Vom Unisono, das das Festivalmotto verhieß – blieben die Randspiele, die nunmehr „Randfestspiele“ heißen, auch in 2010 weit entfernt. Genau das Gegenteil zeichnet sie aus: dass Vieles möglich ist, Disparates zu seinem Recht kommt. Derlei Vielgestalt, die nichts und niemanden ausschließt, darf man im 18. Veranstaltungsjahr als entscheidendes Gütesiegel bezeichnen – es charakterisiert ein tapferes, gleichwohl chronisch unterfinanziertes Konzert-Festival in einer Region, wo avanciertes Komponieren nicht zu den politischen Highlights gehört. Gemeinsam mit der Bundesmusikakademie Rheinsberg, dem Philharmonischen Orchester in Cottbus, dem Brandenburger Theater und den Potsdamer „Intersonanzen“ gehören die „Randfestspiele“ zu den überschaubaren Initiativen neuer Musik zwischen Havel und Spree – sie engagieren sich mit viel Idealismus, nicht mittels Fördermillionen.
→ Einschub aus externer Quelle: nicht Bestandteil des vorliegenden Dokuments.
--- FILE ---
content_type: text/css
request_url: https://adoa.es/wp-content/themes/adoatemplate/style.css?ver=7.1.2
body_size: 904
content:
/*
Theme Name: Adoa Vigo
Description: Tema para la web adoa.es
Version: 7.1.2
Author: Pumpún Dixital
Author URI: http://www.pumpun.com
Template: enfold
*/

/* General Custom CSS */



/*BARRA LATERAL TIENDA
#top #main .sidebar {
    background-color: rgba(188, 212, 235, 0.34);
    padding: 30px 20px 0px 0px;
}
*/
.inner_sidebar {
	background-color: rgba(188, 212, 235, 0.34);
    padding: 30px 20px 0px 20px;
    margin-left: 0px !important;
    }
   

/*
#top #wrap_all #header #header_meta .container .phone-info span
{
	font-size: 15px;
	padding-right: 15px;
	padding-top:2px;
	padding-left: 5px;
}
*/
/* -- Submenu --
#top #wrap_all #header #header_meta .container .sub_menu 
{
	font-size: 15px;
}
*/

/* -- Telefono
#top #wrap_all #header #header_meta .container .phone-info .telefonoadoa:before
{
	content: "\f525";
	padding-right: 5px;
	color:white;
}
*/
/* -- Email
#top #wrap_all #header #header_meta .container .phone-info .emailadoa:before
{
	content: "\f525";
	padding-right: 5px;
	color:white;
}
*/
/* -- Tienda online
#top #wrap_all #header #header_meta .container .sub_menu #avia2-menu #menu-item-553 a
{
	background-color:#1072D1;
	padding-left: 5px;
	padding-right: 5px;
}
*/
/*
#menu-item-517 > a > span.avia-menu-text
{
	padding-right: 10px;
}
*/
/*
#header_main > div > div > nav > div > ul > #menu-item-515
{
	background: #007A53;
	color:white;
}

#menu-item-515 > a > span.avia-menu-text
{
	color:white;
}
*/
Mir persönlich fielen in Zepernick noch mehrere Arbeiten auf, die ich gern andernorts, in anderem Kontext gern noch einmal nachhören würde: Lothar Voigtländers wütend hämmerndes Klaviertrio „Variations sur un mode sentimenal“, Peter Köszeghy’s vielleicht ein wenig angeberische, aber opulente Komposition „Priapos“ für vier Bläser, vier Sänger und Zuspiel sowie Michael Hirschs introvertiertes, klangscheues Streichquartett . Mit Letzterem begann in Zepernick das Abschlußkonzert mit dem fantastisch disponierten Sonar Quartett aus Berlin.